Is there really such a thing as “move-in condition”?
Maybe, especially if the home is brand new. But even a home just a few years old may need some attention before you move in. And you may want to get some of those tasks done before you bring all of your belongings to your new home.
The key is planning. Make lists, make some calls and make time. Will you be doing any demolition? Will you need to rent a waste receptacle? Will you need to find a local handyman or electrician to help? Do you know where your tools are?
Here are some projects that, if tackled before all the furniture arrives, can help make the first days living in your new home safer and more relaxing.
1. Change the Locks
To ensure only the people you know and trust have a key to your home, be sure to change the exterior door locks before you move in, Houzz.com suggests. If you don’t feel comfortable installing locks yourself, a locksmith can complete the job. After all, you never know who might have a key to the previous owner’s home.
2. Clean, Clean, Clean
When you buy a new house, you probably want a clean start. That may entail removing any traces of the previous occupants from the carpeting and various rooms.
If you’re keeping the current carpeting, you may want to rent a carpet cleaner or hire a professional to give it a thorough cleaning, HouseLogic.com says.

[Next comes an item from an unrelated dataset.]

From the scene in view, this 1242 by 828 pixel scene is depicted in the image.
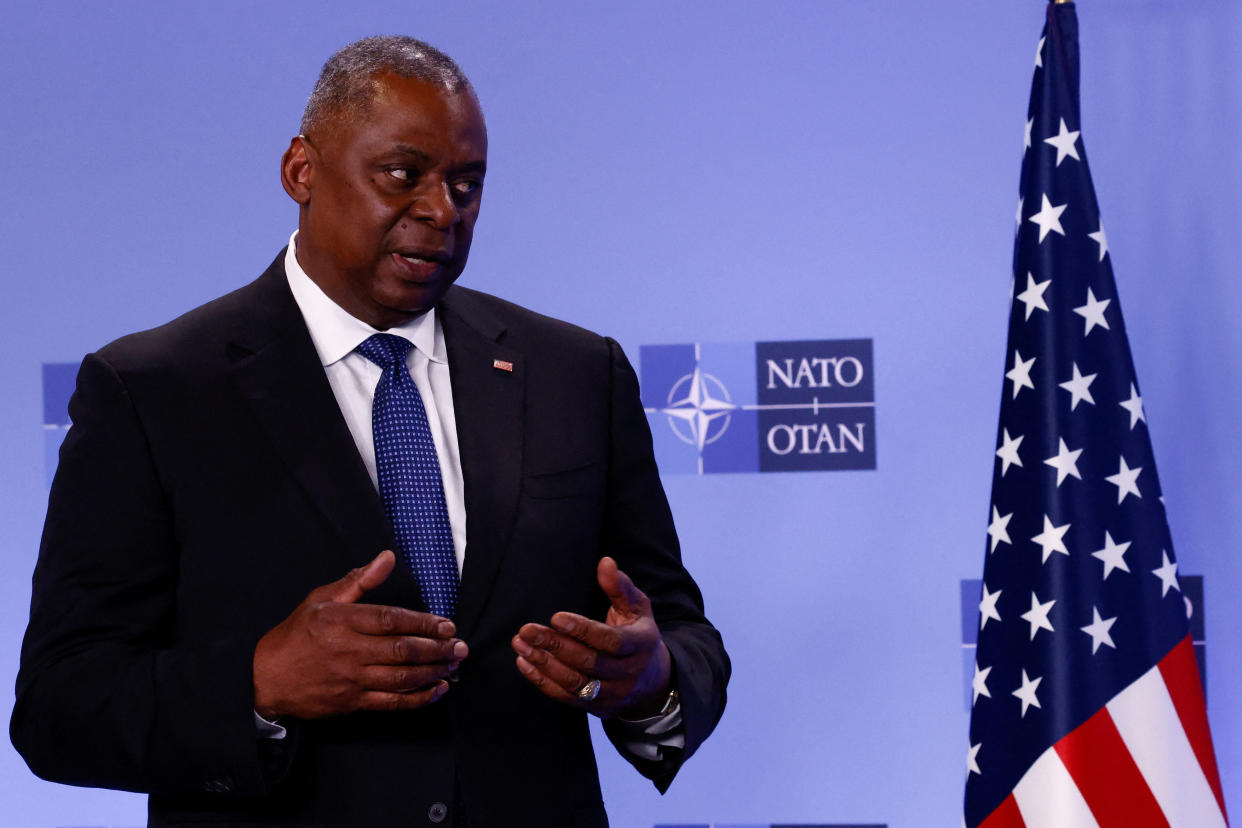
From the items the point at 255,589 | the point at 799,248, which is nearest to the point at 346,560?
the point at 255,589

While you’re at it, HouseLogic also suggests you:
- Take measures to eliminate insects and other pests.
- Wash bathroom and kitchen cabinets thoroughly and consider replacing contact paper.
Crunched for time? A professional cleaning service can tackle the job, says Houzz.com.
3. Get Behind the Walls a Little
You may also want to give the mechanics of your new home a once-over:
- Locate your fuse box or circuit box and get familiar with how it works, says HouseLogic.com.
- Survey your electrical outlets. Do you have enough and are they in the right places? It will be less of a hassle if you add new outlets before you move in heavy furniture, says Apartment Therapy.
- Check the furnace filter and consider having your HVAC system tuned up.
- Keep an eye out for plumbing leaks and make sure you know how to turn off the main water supply, suggests HouseLogic.com.
- Install or check the batteries in your carbon monoxide and detectors, says LifeHacker.com.
4. Bigger Jobs Shouldn’t Wait
Keep in mind that if you’re planning any big projects, such replacing windows or sanding wood floors, they may come with some dust. That’s why you may want to tackle some of the messier projects before you move in, says LifeHacker.com.
5. Stay Safe at Home
It’s a good idea to develop a family escape route and a preparedness plan in the event of an emergency. The Department of Homeland Security and Federal Emergency Management Agency offer lots of emergency preparedness tips to keep your family and home safe.
Lastly, have fun and enjoy the fruits of your labor. Track all your hard work with before-and-after photos, and when you’re all moved in, sit back and revel in your new home.